As my calendar switched from Halloween to November 1st, I said goodbye to spooky season and hello to its-basically-christmas month. On that same day, my family group message was lighting up as it usually does with the topic of the day and my brother mentioned how he will continue growing out his mustache for the rest of the month. I chimed and stated how nothing will change for me considering I haven’t shaved my legs in weeks, unless I decided to grow out my underarm hair. He replied with the notion that it would probably be more comfortable and cleanly if I shaved my underarms and that if the societal standard for men was to have bare arms then he would too.

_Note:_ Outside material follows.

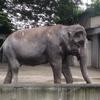 2014/08/29 part1 井の頭自然動物園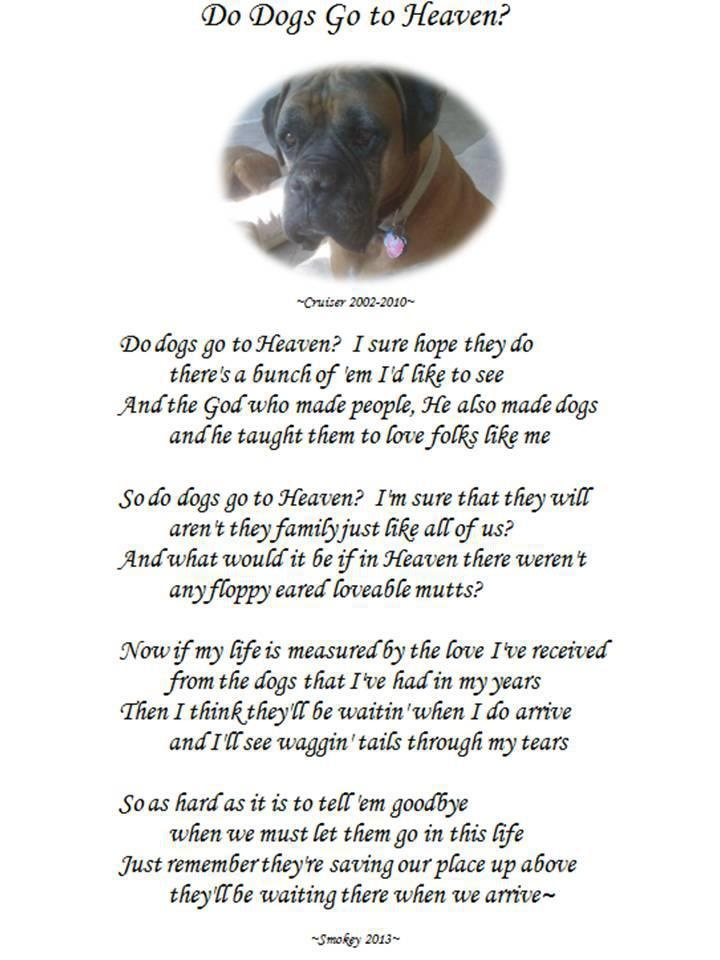 17 Best images about DOG HEAVEN AND PET LOSS on Pinterest ...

I sat back for a minute and pondered his words and the meaning behind them. Of course I have been well aware of the fact that society sets our beauty standards for some time now, but as I grow into my divine feminine self, I realize how much money, time, and effort goes into maintaining a shaving routine. Not to mention the same costs that accompany waxing, plucking, threading, nair-ing, or lasering hair away. The same hair that grows back in 1-2 business days with intense ferocity as if cutting it off was something personal.
To provide some background, female body hair removal was first practiced by ancient Egyptians around 3000 BCE, so not exactly a new concept. This is not to say that our insecurities about female body hair are not exacerbated by hair removal companies and women’s “health” and beauty companies. The ever famous Gilette was the first company to advertise a razor made especially for women in the early 1900s which popularized shaving your underarms. As female fashion trends started to reveal more skin, hair removal was seemingly a necessity.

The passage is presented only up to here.